(Dati memorizzati)

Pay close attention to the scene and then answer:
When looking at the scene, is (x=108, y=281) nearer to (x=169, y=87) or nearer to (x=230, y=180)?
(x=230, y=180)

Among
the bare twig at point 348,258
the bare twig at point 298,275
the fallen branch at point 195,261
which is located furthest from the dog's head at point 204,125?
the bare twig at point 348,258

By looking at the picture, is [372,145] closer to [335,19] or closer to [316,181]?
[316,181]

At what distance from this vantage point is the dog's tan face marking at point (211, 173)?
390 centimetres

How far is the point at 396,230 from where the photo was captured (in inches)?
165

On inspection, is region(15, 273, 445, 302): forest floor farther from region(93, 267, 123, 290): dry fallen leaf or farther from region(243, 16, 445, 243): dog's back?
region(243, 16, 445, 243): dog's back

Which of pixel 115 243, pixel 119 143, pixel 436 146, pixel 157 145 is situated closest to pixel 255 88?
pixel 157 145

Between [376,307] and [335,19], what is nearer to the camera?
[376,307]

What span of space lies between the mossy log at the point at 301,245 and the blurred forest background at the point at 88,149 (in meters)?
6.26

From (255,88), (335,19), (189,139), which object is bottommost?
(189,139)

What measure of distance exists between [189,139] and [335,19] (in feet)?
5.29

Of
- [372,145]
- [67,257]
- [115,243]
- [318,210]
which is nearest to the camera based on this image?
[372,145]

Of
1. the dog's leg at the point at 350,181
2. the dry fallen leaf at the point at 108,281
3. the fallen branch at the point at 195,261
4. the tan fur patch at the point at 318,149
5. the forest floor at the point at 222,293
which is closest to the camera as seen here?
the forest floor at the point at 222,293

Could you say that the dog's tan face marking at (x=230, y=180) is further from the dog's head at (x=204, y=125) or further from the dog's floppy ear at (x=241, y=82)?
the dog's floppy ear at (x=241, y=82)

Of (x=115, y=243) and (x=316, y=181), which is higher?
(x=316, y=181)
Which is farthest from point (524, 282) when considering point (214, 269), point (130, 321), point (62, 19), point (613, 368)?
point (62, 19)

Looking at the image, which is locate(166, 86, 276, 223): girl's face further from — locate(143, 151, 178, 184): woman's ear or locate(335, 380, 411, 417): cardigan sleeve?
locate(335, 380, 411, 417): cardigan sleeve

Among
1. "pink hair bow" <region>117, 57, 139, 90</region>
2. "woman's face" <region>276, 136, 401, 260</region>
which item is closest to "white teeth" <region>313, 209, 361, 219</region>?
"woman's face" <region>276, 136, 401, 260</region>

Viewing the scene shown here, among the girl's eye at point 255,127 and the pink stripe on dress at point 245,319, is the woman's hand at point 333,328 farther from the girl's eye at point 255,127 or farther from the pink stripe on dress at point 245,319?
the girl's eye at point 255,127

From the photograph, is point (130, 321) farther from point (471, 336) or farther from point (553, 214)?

◆ Consegna: Riproduci fedelmente, riga per riga, tutti i dati riportati sopra, senza modificare nulla.

◆ Risposta:
Pay close attention to the scene and then answer:
When looking at the scene, is (x=108, y=281) nearer to (x=169, y=87) or nearer to (x=230, y=180)?
(x=230, y=180)

Among
the bare twig at point 348,258
the bare twig at point 298,275
the fallen branch at point 195,261
which is located furthest from the dog's head at point 204,125?
the bare twig at point 348,258

By looking at the picture, is [372,145] closer to [335,19] or closer to [316,181]?
[316,181]

At what distance from this vantage point is the dog's tan face marking at point (211, 173)?
390 centimetres

How far is the point at 396,230 from where the photo was captured (in inches)?
165

On inspection, is region(15, 273, 445, 302): forest floor farther from region(93, 267, 123, 290): dry fallen leaf or farther from region(243, 16, 445, 243): dog's back?
region(243, 16, 445, 243): dog's back

Which of pixel 115 243, pixel 119 143, pixel 436 146, pixel 157 145 is situated closest to pixel 255 88?
pixel 157 145

Between [376,307] and [335,19], what is nearer to the camera?
[376,307]

What span of space lies between the mossy log at the point at 301,245 and the blurred forest background at the point at 88,149 (in meters)?
6.26

From (255,88), (335,19), (189,139), which object is bottommost?
(189,139)

What measure of distance exists between [189,139] and [335,19] (in feet)?
5.29

Of
- [372,145]
- [67,257]
- [115,243]
- [318,210]
which is nearest to the camera based on this image?
[372,145]

Of
1. the dog's leg at the point at 350,181
2. the dry fallen leaf at the point at 108,281
3. the fallen branch at the point at 195,261
4. the tan fur patch at the point at 318,149
5. the forest floor at the point at 222,293
which is closest to the camera as seen here?
the forest floor at the point at 222,293

Could you say that the dog's tan face marking at (x=230, y=180) is further from the dog's head at (x=204, y=125) or further from the dog's floppy ear at (x=241, y=82)?
the dog's floppy ear at (x=241, y=82)

Of (x=115, y=243) and (x=316, y=181), which is higher?
(x=316, y=181)
Which is farthest from point (524, 282) when considering point (214, 269), point (130, 321), point (62, 19), point (613, 368)?
point (62, 19)

Looking at the image, which is locate(166, 86, 276, 223): girl's face further from — locate(143, 151, 178, 184): woman's ear or locate(335, 380, 411, 417): cardigan sleeve?
locate(335, 380, 411, 417): cardigan sleeve

Among
1. "pink hair bow" <region>117, 57, 139, 90</region>
2. "woman's face" <region>276, 136, 401, 260</region>
which item is closest to "white teeth" <region>313, 209, 361, 219</region>?
"woman's face" <region>276, 136, 401, 260</region>

Viewing the scene shown here, among the girl's eye at point 255,127 and the pink stripe on dress at point 245,319, is the woman's hand at point 333,328 farther from the girl's eye at point 255,127 or farther from the pink stripe on dress at point 245,319?
the girl's eye at point 255,127

From the photograph, is point (130, 321) farther from point (471, 336) or farther from point (553, 214)?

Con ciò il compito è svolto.